PORTLAND, Ore. — Portland police on Wednesday said domestic violence arrests have increased since the city declared a state of emergency due to the coronavirus pandemic.
The bureau looked at the number of arrests from March 12, when the city declared a state of emergency, to March 23 and compared the number of arrests to the same time period from last year as well as the 12-day period prior to the emergency declaration.
Here’s what the data showed:
- From March 12, 2020, to March 23, 2020: 38 domestic violence arrests
- From March 12, 2019, to March 23, 2019: 30 domestic violence arrests
- From Feb. 29, 2020, to March 11, 2020: 34 domestic violence arrests
That means, compared to the same time period from last year, domestic violence arrests have been up 27%. And compared to the 12 days prior to the state of emergency being declared, arrests are up 12%.
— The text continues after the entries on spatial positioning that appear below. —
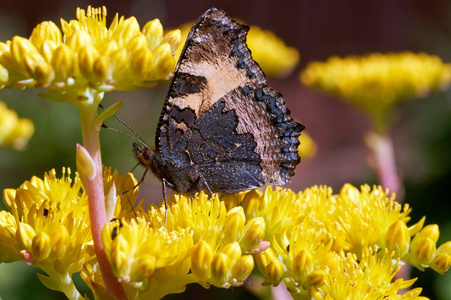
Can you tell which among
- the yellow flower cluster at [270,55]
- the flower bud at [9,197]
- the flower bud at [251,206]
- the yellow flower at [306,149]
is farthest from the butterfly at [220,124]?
the yellow flower cluster at [270,55]

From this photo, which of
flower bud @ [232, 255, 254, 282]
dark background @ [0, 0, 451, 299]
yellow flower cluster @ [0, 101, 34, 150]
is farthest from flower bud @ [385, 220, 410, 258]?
yellow flower cluster @ [0, 101, 34, 150]

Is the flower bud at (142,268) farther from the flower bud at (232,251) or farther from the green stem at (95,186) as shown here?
the flower bud at (232,251)

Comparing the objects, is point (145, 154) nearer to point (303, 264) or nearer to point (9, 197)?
point (9, 197)

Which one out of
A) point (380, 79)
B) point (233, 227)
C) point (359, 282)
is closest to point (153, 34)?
point (233, 227)

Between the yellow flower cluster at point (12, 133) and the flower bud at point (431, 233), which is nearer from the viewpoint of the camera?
the flower bud at point (431, 233)

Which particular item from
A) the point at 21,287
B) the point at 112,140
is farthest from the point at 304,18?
the point at 21,287
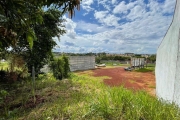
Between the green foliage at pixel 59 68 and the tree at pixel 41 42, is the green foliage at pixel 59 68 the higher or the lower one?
the lower one

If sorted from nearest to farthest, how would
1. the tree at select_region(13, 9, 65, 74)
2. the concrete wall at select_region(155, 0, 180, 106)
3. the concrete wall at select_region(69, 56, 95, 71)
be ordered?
1. the concrete wall at select_region(155, 0, 180, 106)
2. the tree at select_region(13, 9, 65, 74)
3. the concrete wall at select_region(69, 56, 95, 71)

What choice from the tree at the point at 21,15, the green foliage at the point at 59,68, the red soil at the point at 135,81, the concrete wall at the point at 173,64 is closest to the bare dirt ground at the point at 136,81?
the red soil at the point at 135,81

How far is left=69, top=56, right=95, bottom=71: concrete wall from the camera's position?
18152mm

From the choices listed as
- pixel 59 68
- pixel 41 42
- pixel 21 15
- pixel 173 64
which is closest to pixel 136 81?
Answer: pixel 59 68

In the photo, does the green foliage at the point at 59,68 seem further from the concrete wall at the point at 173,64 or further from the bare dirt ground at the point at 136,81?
the concrete wall at the point at 173,64

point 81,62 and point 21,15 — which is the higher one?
point 21,15

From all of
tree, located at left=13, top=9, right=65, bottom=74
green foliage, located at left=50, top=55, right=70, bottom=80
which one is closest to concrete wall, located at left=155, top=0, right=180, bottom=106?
tree, located at left=13, top=9, right=65, bottom=74

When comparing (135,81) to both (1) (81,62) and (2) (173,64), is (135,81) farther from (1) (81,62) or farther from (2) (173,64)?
(1) (81,62)

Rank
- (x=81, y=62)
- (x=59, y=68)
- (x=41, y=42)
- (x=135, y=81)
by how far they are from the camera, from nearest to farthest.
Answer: (x=41, y=42) → (x=59, y=68) → (x=135, y=81) → (x=81, y=62)

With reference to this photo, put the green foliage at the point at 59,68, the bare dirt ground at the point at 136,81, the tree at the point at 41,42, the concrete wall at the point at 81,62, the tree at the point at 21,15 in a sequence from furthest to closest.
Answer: the concrete wall at the point at 81,62
the green foliage at the point at 59,68
the bare dirt ground at the point at 136,81
the tree at the point at 41,42
the tree at the point at 21,15

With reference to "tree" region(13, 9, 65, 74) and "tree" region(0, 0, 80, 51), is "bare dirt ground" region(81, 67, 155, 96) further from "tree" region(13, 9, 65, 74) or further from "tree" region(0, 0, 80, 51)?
"tree" region(13, 9, 65, 74)

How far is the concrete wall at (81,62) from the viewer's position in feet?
59.6

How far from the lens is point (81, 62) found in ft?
65.2

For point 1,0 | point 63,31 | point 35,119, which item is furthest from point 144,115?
point 63,31
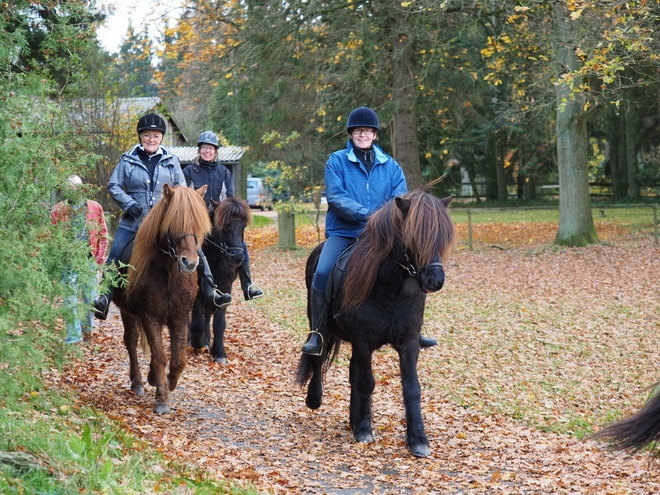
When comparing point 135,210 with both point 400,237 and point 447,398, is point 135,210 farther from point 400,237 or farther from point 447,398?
point 447,398

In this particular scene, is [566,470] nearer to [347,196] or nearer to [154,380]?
[347,196]

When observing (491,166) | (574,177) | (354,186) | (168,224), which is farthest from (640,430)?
(491,166)

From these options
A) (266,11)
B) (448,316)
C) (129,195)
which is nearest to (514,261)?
(448,316)

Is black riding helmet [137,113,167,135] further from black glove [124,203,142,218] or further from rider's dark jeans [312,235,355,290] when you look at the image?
rider's dark jeans [312,235,355,290]

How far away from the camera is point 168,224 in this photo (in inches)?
282

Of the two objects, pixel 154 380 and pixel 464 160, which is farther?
pixel 464 160

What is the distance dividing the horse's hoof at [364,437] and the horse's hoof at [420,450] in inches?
20.1

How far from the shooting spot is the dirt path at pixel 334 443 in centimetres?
557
“It is important for us to continue to monitor data, especially as it relates to those who are most vulnerable in our community during this pandemic," said Chief Jami Resch.
Earlier this week, Emily Ritter, the executive director of Raphael House of Portland, said their 24-hour hotline is getting more calls than usual. Ritter said she expects calls to continue to increase as Oregonians are urged to stay home during the COVID-19 pandemic.
“For those who live with domestic violence, staying home and isolated with an abuser can put the whole family at greater risk,” Ritter said.
Domestic violence shelters in Portland are working around the clock to help victims and survivors impacted by Oregon’s statewide stay-at-home order during the coronavirus outbreak.
Despite the stay-at-home order and businesses being shut down, many shelters are still open for those who need help.
Resch said Portland police’s goal is to connect victims with community agencies.
“Please, help us get the word out about support services so we can help those whose safety is at risk,” Resch said in a press release.
Portland police have released a domestic violence flyer listing resources available to those who need it.
The National Domestic Violence Hotline also has a guide for survivors on staying safe during the COVID-19 outbreak. Included in that guide are three steps: create a safety plan, practice self-care and reach out for help.
Ritter encourages anyone in need to reach out to their local 24-hour hotline at 503-222-6222. They can also call the National Domestic Violence hotline at 1-800-799-7233.
Anyone in immediate danger should call 911.